→ Task details
Starting at the line that contains "United States, site archbold_FL-30.", restate every line word for word through the end of the entries.

[Records excerpted from a collection]
BEGIN
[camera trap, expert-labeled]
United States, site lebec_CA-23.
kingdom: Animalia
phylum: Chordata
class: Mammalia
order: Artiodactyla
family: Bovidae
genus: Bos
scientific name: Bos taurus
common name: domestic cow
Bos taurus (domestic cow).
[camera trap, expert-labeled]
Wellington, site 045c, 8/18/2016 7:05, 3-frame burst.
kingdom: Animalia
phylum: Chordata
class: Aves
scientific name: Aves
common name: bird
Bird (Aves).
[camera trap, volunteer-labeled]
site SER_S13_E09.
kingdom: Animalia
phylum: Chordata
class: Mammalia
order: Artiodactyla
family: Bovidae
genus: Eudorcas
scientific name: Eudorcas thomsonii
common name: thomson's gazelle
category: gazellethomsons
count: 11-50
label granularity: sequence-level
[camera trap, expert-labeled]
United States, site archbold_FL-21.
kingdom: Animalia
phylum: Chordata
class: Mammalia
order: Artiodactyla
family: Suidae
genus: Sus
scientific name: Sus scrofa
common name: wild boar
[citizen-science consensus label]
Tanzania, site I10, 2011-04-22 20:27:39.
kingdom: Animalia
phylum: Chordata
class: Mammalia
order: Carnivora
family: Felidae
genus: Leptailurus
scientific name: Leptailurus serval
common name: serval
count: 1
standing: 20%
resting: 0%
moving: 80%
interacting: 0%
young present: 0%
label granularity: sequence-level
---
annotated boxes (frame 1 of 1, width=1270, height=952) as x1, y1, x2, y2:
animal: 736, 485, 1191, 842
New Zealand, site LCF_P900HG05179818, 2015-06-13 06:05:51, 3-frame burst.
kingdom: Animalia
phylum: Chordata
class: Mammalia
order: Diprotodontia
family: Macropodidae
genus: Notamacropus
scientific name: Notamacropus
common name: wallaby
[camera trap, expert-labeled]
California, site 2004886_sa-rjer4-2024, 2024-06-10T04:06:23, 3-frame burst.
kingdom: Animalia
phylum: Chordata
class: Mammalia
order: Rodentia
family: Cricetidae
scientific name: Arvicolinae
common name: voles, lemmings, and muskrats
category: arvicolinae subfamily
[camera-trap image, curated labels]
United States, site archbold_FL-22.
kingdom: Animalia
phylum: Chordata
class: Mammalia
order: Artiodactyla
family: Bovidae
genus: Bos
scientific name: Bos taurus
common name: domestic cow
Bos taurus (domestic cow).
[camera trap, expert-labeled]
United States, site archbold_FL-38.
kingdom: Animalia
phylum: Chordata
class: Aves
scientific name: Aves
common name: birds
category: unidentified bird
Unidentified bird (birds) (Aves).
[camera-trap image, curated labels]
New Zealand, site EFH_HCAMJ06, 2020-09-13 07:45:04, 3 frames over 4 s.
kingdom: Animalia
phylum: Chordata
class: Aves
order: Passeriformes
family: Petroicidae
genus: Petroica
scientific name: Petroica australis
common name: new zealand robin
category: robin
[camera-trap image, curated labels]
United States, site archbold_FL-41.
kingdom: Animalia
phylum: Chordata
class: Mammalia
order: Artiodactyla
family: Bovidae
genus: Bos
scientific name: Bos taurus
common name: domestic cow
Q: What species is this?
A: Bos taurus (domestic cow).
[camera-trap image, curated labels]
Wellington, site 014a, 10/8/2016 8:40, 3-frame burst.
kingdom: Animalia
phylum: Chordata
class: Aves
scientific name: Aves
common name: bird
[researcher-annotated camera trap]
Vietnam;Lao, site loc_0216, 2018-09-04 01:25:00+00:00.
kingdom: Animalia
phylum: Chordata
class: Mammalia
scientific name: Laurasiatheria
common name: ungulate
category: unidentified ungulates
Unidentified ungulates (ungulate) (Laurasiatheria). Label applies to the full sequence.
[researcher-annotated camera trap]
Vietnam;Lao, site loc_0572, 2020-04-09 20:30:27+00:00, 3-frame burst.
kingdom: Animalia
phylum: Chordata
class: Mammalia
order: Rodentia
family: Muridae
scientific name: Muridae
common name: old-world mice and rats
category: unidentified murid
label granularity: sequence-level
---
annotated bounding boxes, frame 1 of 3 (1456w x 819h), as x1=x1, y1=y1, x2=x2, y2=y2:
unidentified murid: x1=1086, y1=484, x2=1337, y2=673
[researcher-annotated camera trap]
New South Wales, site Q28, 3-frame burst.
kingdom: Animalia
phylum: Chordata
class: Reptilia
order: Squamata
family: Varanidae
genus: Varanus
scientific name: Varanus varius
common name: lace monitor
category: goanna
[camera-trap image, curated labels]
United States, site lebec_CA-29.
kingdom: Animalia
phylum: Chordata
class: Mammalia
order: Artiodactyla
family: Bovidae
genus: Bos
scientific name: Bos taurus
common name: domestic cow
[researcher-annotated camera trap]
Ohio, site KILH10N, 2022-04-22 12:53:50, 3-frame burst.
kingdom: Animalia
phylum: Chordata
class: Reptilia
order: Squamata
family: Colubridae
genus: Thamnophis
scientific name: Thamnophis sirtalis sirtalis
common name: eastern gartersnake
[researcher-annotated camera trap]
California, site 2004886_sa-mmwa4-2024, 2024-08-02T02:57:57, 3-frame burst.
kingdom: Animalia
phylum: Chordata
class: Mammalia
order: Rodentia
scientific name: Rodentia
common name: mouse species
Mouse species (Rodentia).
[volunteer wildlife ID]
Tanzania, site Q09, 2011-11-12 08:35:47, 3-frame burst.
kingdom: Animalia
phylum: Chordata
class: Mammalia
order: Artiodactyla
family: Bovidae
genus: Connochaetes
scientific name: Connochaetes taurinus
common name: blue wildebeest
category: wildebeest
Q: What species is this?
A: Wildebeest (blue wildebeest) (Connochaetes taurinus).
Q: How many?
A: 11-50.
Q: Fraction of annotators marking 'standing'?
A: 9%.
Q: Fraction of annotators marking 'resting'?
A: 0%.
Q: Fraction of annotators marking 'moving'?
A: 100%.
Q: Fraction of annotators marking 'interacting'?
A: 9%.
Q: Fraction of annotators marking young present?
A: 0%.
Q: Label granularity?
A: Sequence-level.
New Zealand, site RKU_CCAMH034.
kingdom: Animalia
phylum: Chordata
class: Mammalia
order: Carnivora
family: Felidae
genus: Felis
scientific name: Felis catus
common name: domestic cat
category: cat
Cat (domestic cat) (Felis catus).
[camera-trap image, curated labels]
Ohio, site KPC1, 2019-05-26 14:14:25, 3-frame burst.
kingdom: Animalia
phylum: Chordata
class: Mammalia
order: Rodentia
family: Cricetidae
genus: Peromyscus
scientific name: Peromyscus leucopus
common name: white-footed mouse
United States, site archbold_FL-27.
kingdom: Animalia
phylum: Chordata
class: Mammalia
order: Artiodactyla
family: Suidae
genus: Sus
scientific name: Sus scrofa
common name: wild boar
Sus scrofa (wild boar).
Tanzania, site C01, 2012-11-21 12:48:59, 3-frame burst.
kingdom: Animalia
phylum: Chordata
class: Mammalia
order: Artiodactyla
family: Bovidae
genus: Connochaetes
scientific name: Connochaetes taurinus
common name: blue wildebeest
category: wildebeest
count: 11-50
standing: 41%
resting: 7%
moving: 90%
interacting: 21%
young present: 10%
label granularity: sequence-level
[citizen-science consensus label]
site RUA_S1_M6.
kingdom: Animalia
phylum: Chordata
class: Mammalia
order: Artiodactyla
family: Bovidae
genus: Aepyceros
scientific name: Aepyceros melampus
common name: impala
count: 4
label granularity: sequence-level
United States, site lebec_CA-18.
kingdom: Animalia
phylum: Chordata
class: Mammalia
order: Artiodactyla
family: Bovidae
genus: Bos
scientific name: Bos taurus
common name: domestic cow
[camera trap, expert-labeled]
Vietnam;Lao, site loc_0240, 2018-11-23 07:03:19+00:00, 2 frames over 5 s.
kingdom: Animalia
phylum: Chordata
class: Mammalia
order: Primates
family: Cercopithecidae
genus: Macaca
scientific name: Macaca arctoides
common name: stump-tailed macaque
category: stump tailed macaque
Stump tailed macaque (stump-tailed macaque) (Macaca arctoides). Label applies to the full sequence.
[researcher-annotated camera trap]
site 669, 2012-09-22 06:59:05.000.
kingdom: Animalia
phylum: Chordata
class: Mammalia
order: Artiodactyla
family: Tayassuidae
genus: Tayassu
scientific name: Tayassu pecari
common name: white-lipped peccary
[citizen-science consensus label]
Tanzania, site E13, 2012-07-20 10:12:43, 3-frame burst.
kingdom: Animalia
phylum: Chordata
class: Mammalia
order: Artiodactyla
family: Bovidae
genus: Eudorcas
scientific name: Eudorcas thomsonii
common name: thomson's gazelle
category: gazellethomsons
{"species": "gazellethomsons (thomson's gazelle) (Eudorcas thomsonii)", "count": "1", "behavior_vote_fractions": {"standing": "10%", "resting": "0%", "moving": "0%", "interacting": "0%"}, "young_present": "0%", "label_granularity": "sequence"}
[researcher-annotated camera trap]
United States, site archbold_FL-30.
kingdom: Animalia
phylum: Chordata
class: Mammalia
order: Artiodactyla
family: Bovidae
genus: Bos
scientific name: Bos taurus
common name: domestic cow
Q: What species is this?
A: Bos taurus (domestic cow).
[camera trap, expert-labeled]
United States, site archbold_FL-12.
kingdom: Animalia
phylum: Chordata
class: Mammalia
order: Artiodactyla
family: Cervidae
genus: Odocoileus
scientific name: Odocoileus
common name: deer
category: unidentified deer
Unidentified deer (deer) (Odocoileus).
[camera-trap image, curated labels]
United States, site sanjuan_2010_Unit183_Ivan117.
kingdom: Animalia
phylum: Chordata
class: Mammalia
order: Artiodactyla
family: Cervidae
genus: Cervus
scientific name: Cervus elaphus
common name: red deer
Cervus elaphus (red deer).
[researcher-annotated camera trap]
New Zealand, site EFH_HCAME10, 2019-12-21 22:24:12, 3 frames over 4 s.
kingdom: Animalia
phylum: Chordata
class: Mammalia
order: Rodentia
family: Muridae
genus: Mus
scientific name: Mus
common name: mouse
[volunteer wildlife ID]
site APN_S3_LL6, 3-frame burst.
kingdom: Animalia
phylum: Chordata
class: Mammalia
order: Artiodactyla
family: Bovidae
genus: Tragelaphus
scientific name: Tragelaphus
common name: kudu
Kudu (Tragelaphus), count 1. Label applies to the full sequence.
END
→ Task output
United States, site archbold_FL-30.
kingdom: Animalia
phylum: Chordata
class: Mammalia
order: Artiodactyla
family: Bovidae
genus: Bos
scientific name: Bos taurus
common name: domestic cow
Q: What species is this?
A: Bos taurus (domestic cow).
[camera trap, expert-labeled]
United States, site archbold_FL-12.
kingdom: Animalia
phylum: Chordata
class: Mammalia
order: Artiodactyla
family: Cervidae
genus: Odocoileus
scientific name: Odocoileus
common name: deer
category: unidentified deer
Unidentified deer (deer) (Odocoileus).
[camera-trap image, curated labels]
United States, site sanjuan_2010_Unit183_Ivan117.
kingdom: Animalia
phylum: Chordata
class: Mammalia
order: Artiodactyla
family: Cervidae
genus: Cervus
scientific name: Cervus elaphus
common name: red deer
Cervus elaphus (red deer).
[researcher-annotated camera trap]
New Zealand, site EFH_HCAME10, 2019-12-21 22:24:12, 3 frames over 4 s.
kingdom: Animalia
phylum: Chordata
class: Mammalia
order: Rodentia
family: Muridae
genus: Mus
scientific name: Mus
common name: mouse
[volunteer wildlife ID]
site APN_S3_LL6, 3-frame burst.
kingdom: Animalia
phylum: Chordata
class: Mammalia
order: Artiodactyla
family: Bovidae
genus: Tragelaphus
scientific name: Tragelaphus
common name: kudu
Kudu (Tragelaphus), count 1. Label applies to the full sequence.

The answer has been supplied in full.